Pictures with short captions
---------------
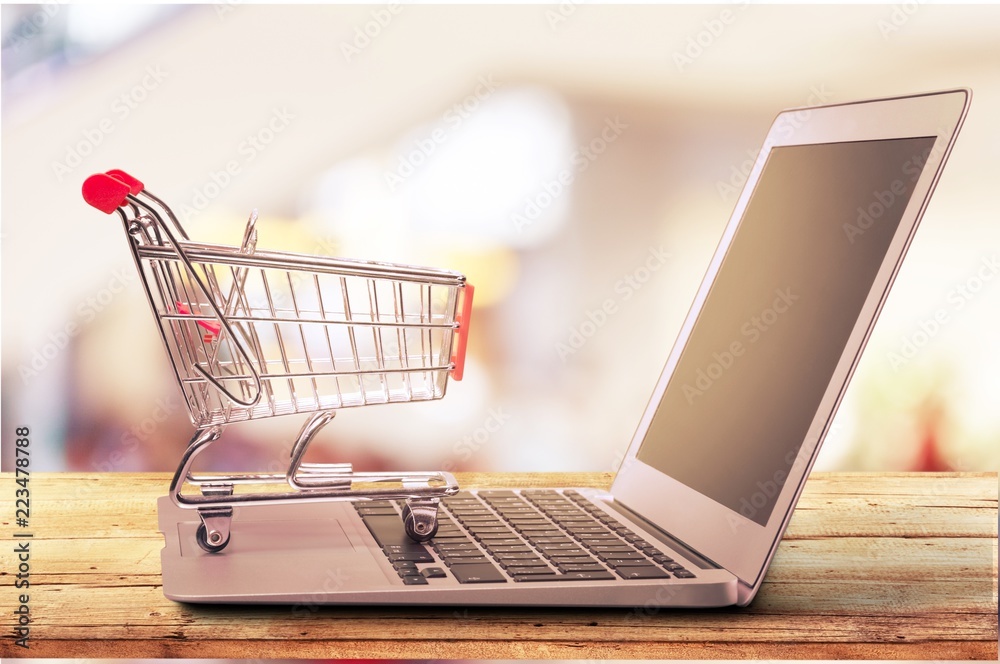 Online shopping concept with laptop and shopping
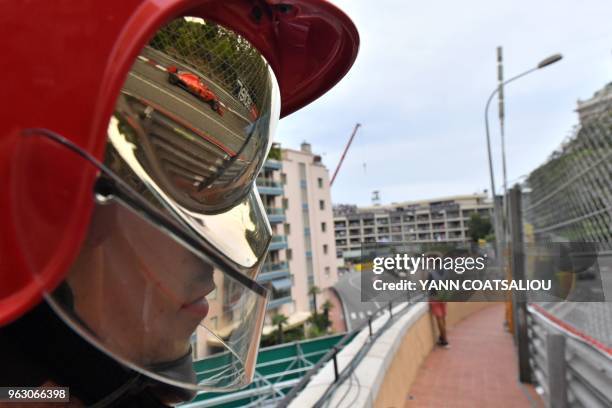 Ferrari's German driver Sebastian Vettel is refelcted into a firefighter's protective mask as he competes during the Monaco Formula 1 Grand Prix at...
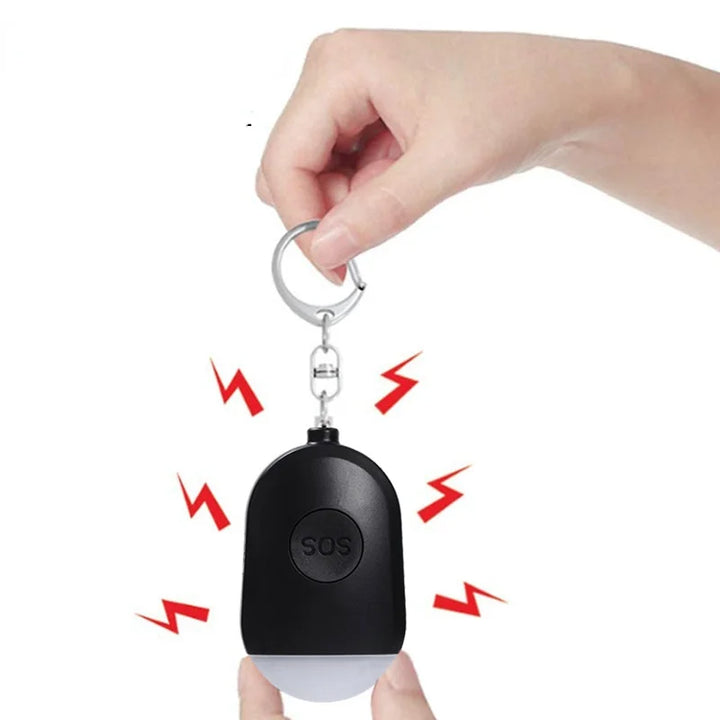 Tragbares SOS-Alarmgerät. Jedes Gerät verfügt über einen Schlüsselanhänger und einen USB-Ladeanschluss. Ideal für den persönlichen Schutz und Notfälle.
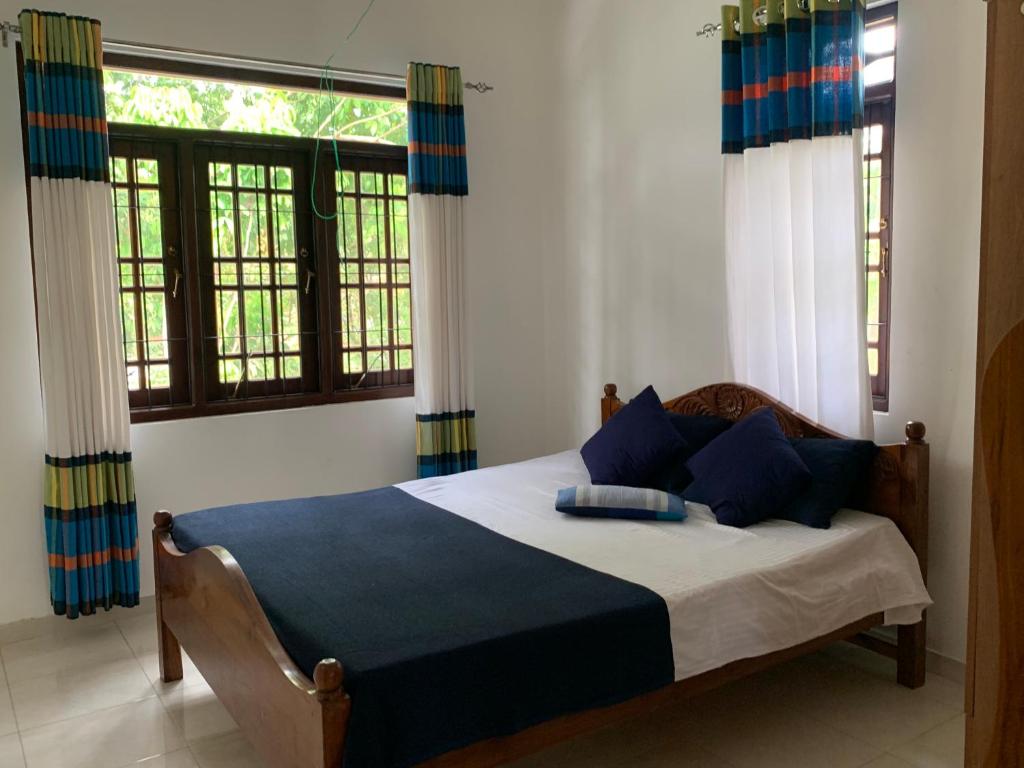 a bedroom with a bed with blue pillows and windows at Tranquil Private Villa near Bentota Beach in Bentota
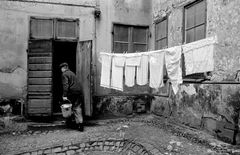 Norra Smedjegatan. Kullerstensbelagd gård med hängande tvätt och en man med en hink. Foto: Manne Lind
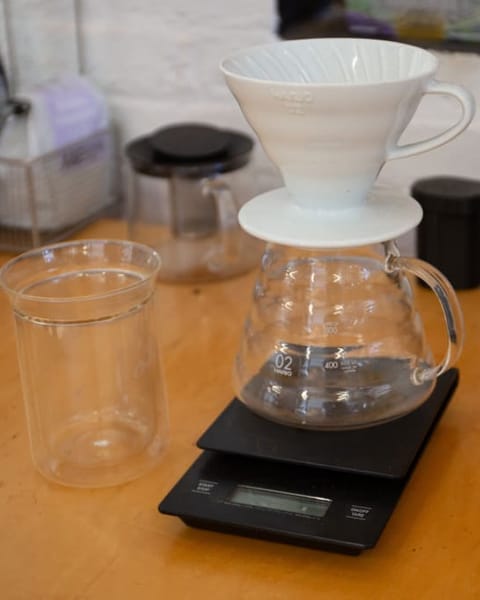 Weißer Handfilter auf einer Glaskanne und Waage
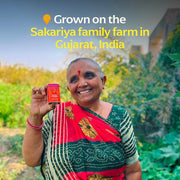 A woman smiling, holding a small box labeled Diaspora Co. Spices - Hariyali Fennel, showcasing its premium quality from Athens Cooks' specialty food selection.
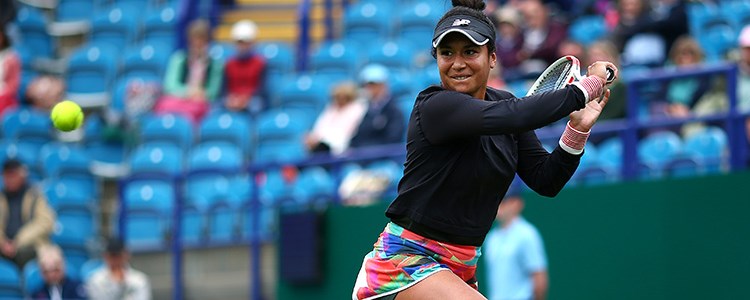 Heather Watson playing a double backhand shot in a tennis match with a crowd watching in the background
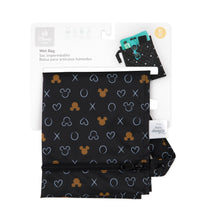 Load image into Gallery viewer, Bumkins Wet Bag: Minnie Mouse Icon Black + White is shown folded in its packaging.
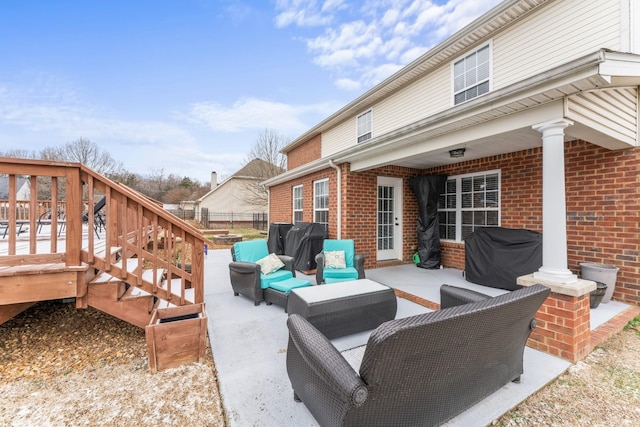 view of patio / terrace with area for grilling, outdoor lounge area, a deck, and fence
---------------
A verbatim reproduction of each entry is expected, with every picture omitted.

 Online shopping concept with laptop and shopping
 Ferrari's German driver Sebastian Vettel is refelcted into a firefighter's protective mask as he competes during the Monaco Formula 1 Grand Prix at...
 Tragbares SOS-Alarmgerät. Jedes Gerät verfügt über einen Schlüsselanhänger und einen USB-Ladeanschluss. Ideal für den persönlichen Schutz und Notfälle.
 a bedroom with a bed with blue pillows and windows at Tranquil Private Villa near Bentota Beach in Bentota
 Norra Smedjegatan. Kullerstensbelagd gård med hängande tvätt och en man med en hink. Foto: Manne Lind
 Weißer Handfilter auf einer Glaskanne und Waage
 A woman smiling, holding a small box labeled Diaspora Co. Spices - Hariyali Fennel, showcasing its premium quality from Athens Cooks' specialty food selection.
 Heather Watson playing a double backhand shot in a tennis match with a crowd watching in the background
 Load image into Gallery viewer, Bumkins Wet Bag: Minnie Mouse Icon Black + White is shown folded in its packaging.
 view of patio / terrace with area for grilling, outdoor lounge area, a deck, and fence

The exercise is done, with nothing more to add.